Figure 2. Phylogenetic tree based on the partial gltA gene sequences of the genus Bartonella. Numbers at each node indicate bootstrap values. The tree was mid-point rooted for clarity, and the scale bar represents the number of nucleotide substitutions per site. The representative sequence obtained in this study was used to reconstruct the tree and is marked with circles.
The partial 16S rRNA gene sequence in this study presented a 100% similarity with some sequences of A. capra variants, suggesting a possible A. capra infection in Daurian ground squirrels. Using the primers designed in this study, Candidatus A. cinensis was detected by amplifying its gltA gene in six samples. All six of these partial gltA gene sequences in this study shared 99.0–99.7% nucleotide identity and shared 98.7–99.7% nucleotide identity with known ones of Candidatus A. cinensis. In addition, a partial groEL gene sequence was obtained and showed the highest nucleotide identity of 98.4% with that of known Candidatus A. cinensis variants. Moreover, the groEL and gltA gene sequences herein shared 82.8% and 74.0–74.7% nucleotide identity, respectively, with those of the A. platys reference strain S3. Consistently, these variants in the present study clustered with other known Candidatus A. cinensis rather than specific A. platys. Specifically, the Candidatus A. cinensis variants herein clustered within lineages 2 and 4 of Guo et al. (2019) for the gltA and groEL genes, respectively (Figure 3).

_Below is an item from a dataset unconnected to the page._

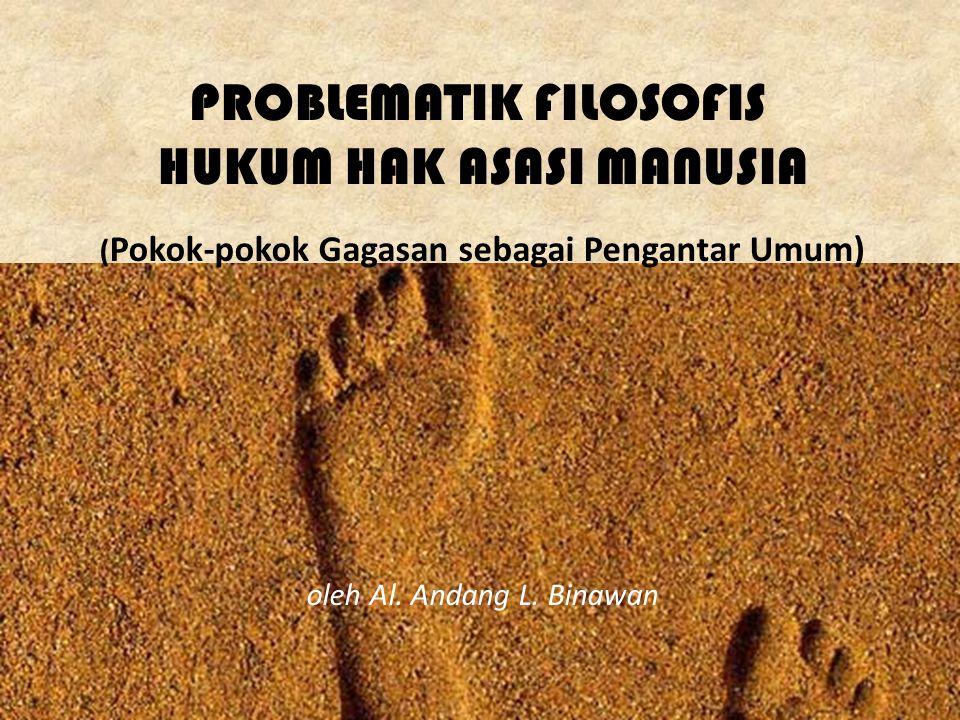PROBLEMATIK FILOSOFIS HUKUM HAK ASASI MANUSIA ( Pokok-pokok Gagasan sebagai Pengantar Umum) oleh Al.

Figure 3. Phylogenetic tree based on the partial gltA (left) and groEL (right) gene sequences of the genus Anaplasma. Numbers at each node indicate bootstrap values. The tree was mid-point rooted for clarity, and the scale bar represents the number of nucleotide substitutions per site. The representative sequence obtained in this study was used to reconstruct the tree and is marked with circles.

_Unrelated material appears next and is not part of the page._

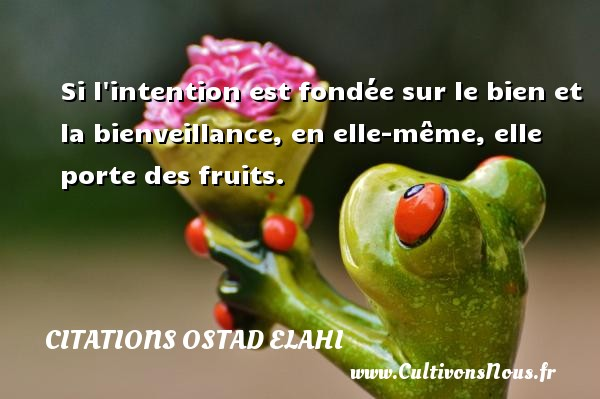 Citations Ostad Elahi - Citation fruit - Si l intention est fondée sur le bien et la bienveillance, en elle-même, elle porte des fruits. Une citation d  Ostad Elahi CITATIONS OSTAD ELAHI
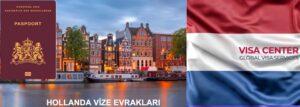 Hollanda vize evrakları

For the genus Rickettsia, seven partial ompA gene sequences of R. raoultii in this study shared 99.2–100% nucleotide identity with each other and 97.7–99.4% with known R. raoultii variants. In addition, three partial ompA gene sequences of R. sibirica in this study shared 98.1–100% nucleotide identity with the known ones of R. sibirica variants. Another three partial ompA gene sequences of Candidatus R. longicornii in this study shared 98.8–100% nucleotide identity with each other and 96.6–100% nucleotide identity with known Candidatus R. longicornii variants. Interestingly, the ompA gene sequence of isolate Weichang-Sd-87 had an insertion of three bases (GAC) compared to the other four isolates, the same as isolates CCBF8, GXS12, and GXS34 identified from rodents in Guangxi, China. In the phylogenetic tree, 19 ompA gene sequences were classified into three groups, corresponding to R. raoultii, R. sibirica, and Candidatus R. longicornii (Figure 4).

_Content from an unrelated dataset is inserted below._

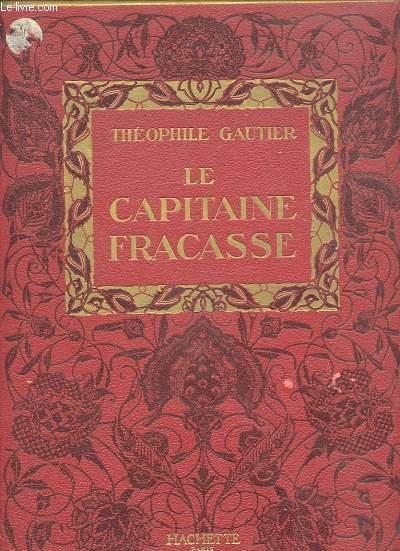 LE CAPITAINE FRACASSE - COLLECTION DES GRANDS ROMANCIERS.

Figure 4. Phylogenetic tree based on the partial ompA gene sequences of the genus Rickettsia. Numbers at each node indicate bootstrap values. The tree was mid-point rooted for clarity, and the scale bar represents the number of nucleotide substitutions per site. The representative sequence obtained in this study was used to reconstruct the tree and is marked with circles.
Discussion
Rodents are the main hosts of many human pathogens and can indirectly transmit vector-borne intracellular bacteria to humans, such as Rickettsiales and Bartonella (Han et al., 2015). The Daurian ground squirrel is a wild rodent species mainly distributed in northern China, Mongolia, and Russia and is a host of Yersinia pestis (Zhou et al., 2004a,b; Tian, 2018). Daurian ground squirrels frequently come into contact with herders, which can increase the risk of plague transmission in humans. To date, the diversity of vector-borne intracellular bacterial pathogens carried by Daurian ground squirrels has been unclear, although the ground squirrels are known to be hosts of ticks. In this study, eight intracellular bacterial species were discovered, namely two Anaplasma species, three Rickettsia species, and three Bartonella species. Specifically, these eight species were A. capra, Candidatus A. cinensis, R. raoultii, R. sibirica, Candidatus R. longicornii, B. washoensis, B. grahamii, and B. jaculi. Importantly, A. capra, R. raoultii, R. sibirica, Candidatus R. longicornii, B. washoensis, and B. grahamii are pathogenic to humans, suggesting potential threats to public health. In this study, a low rate of co-infection between B. grahamii and R. raoultii was observed. In a previous study, co-infection of Rickettsia and Bartonella was found to be prevalent in rodents in Vietnam (Anh et al., 2021), although the bacterial species within Rickettsia and Bartonella were not identified. All these results imply that the co-infection of Rickettsia and Bartonella in rodents does not interfere with each other. Our results give important insights into the distribution of these vector-borne pathogens and the genetic diversity of vector-borne pathogens in Daurian ground squirrels in the local area.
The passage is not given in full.